The car slows down before it stops completely.

The driver grips the steering wheel too tight. His eyes don't meet mine in the mirror.

"I… I can't go any further," he says. "This road—people say it's cursed."

I almost laugh.

Almost.

That word again.

Cursed.

That's what they always called us.

I reach into my bag, pull out the money, and place it on the console between us. He looks at it like it might bite him.

"It's fine," I say. "I'll walk."

He turns halfway in his seat, fear plain on his face. "Miss… don't go. Turn back. Nothing good waits there."

I open the door anyway. Cold air rushes in, sharp and dry, carrying the smell of dust and old trees.

"I'll come back," I say quietly.

I step out. The door shuts. The taxi doesn't wait—he takes the money and drives off, fast, like the road itself might reach out and grab him.

I'm alone.

The path ahead is cracked and uneven, with weeds growing where people stopped coming. No lights. No signs. Just silence—thick, heavy, familiar.

Each step pulls something tight in my chest.

This used to be home.

Now it feels like a place the world erased on purpose.

Broken houses line the road, roofs collapsed, old seals carved into walls—faded, useless. Time didn't ruin this place. We did.

I walk slower.

Not because I'm afraid—but because I remember.

Training here. Laughing here. Bleeding here.

Everything started here.

And so did everything that went wrong.

The wind moves through the empty buildings, sounding almost like voices. I don't stop. If I do, I might hear what they're saying.

I tighten my grip on my bag and keep walking.

This place didn't fall apart on its own.

In the end—

I was part of the reason it did.

I reach the entrance of my house.

Nothing has changed.

That's the first thing that hurts.

The gate still leans slightly to the left. The stone steps are cracked in the same places. Even the charm hanging near the door—half-burnt, useless now—sways the way it used to.

Like time stopped here and decided this place wasn't worth fixing.

I step inside.

The door creaks softly, the sound echoing too loudly in the empty space. Dust hangs in the air, but beneath it, the house still smells the same—old wood, dried herbs, faint traces of incense.

I take another step.

And for a second—

I'm not alone.

I hear the sound of cooking. A pot simmering. The soft clink of a ladle against metal.

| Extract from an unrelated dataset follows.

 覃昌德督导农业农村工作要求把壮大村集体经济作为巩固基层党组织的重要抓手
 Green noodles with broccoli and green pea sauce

"Dia," my mother's voice calls, calm and familiar, like it never left. "Don't just stand there. Wash your hands."

My breath catches.

I turn my head slowly.

The kitchen is warm in my mind. Light filters through the window. She's there, back turned to me, sleeves rolled up, hair tied loosely. Steam rises around her like a dream that refuses to fade.

I take a step toward her.

"Maa—" My voice barely works.

She laughs softly. "You're late again. Training, right? You always push too hard."

I almost smile.

Almost.

I move closer, reaching out—and my fingers pass through empty air.

The warmth disappears.

The kitchen is cold. Dark. Silent.

No light. No steam. No, her.

My hand trembles as I lower it.

I stand there for a moment, letting the ache settle properly this time.

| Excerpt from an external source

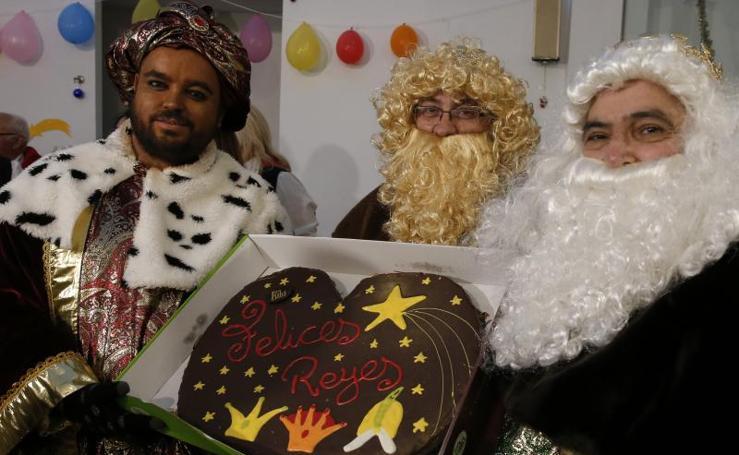 Los Reyes Magos reparten regalos a niños en riesgo de exclusión social y a ancianos que viven solos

This house remembers her better than the world does.

I walk deeper inside. My footsteps echo through rooms that once held voices, arguments, and laughter. Everything is where it used to be—tatami mats worn down, walls marked with old seals, a training corner that still feels heavy with cursed energy.

It's all the same.

I stop in the middle of the room and breathe in slowly.

"I'm back," I whisper.

I walk to my room.

The door sticks a little, just like it used to. I push harder than necessary and step inside.

Dust. Silence. Memories stacked where time stopped caring.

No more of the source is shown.